[Stored data entries]
+++

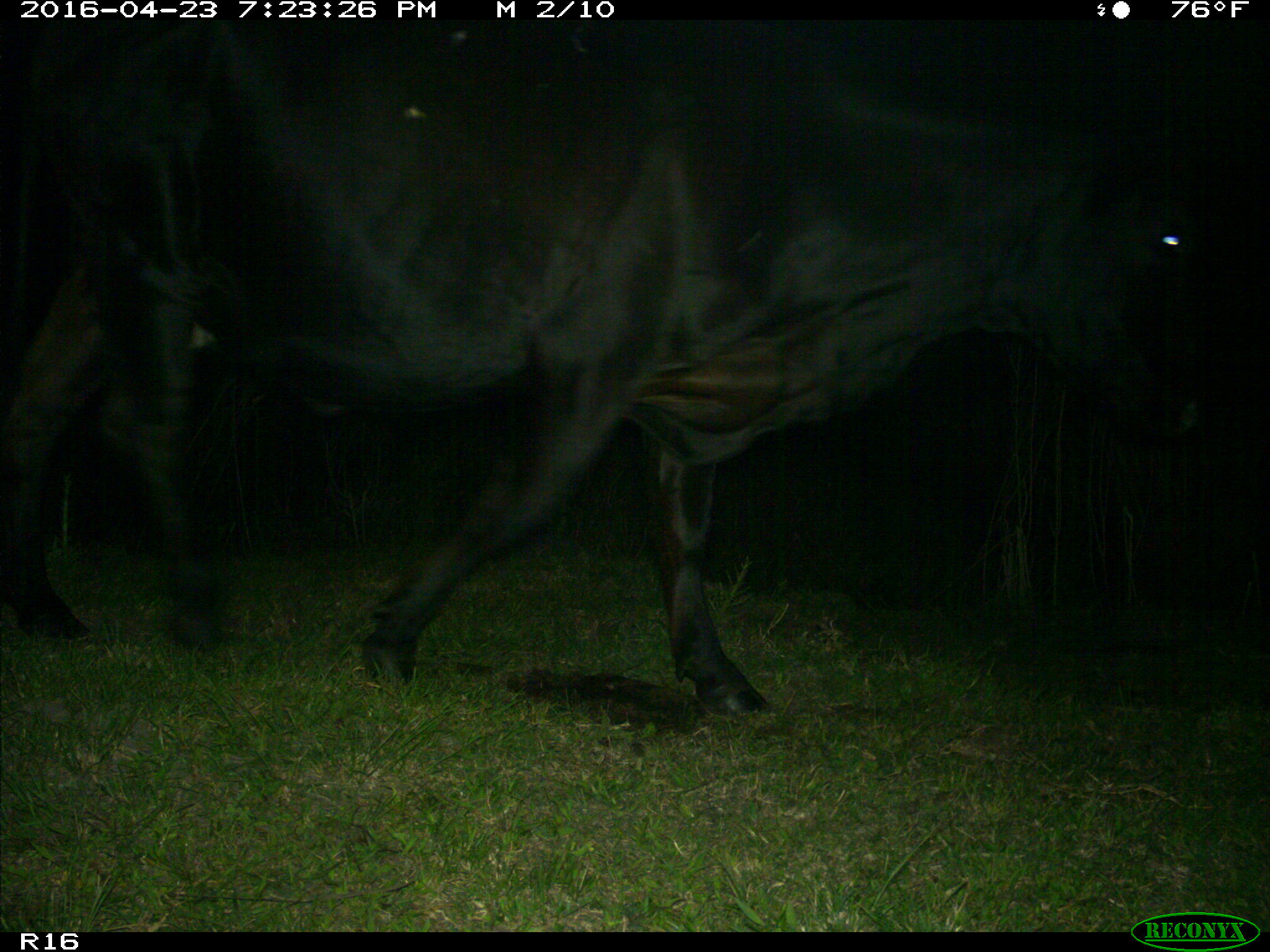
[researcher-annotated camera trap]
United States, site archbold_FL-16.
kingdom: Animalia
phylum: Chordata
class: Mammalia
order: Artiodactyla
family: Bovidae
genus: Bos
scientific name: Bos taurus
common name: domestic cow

+++

TO DO:
Set each line of the records down again exactly as it reads. Omit the pictures.

RESPONSE TO THIS TASK:
[researcher-annotated camera trap]
United States, site archbold_FL-16.
kingdom: Animalia
phylum: Chordata
class: Mammalia
order: Artiodactyla
family: Bovidae
genus: Bos
scientific name: Bos taurus
common name: domestic cow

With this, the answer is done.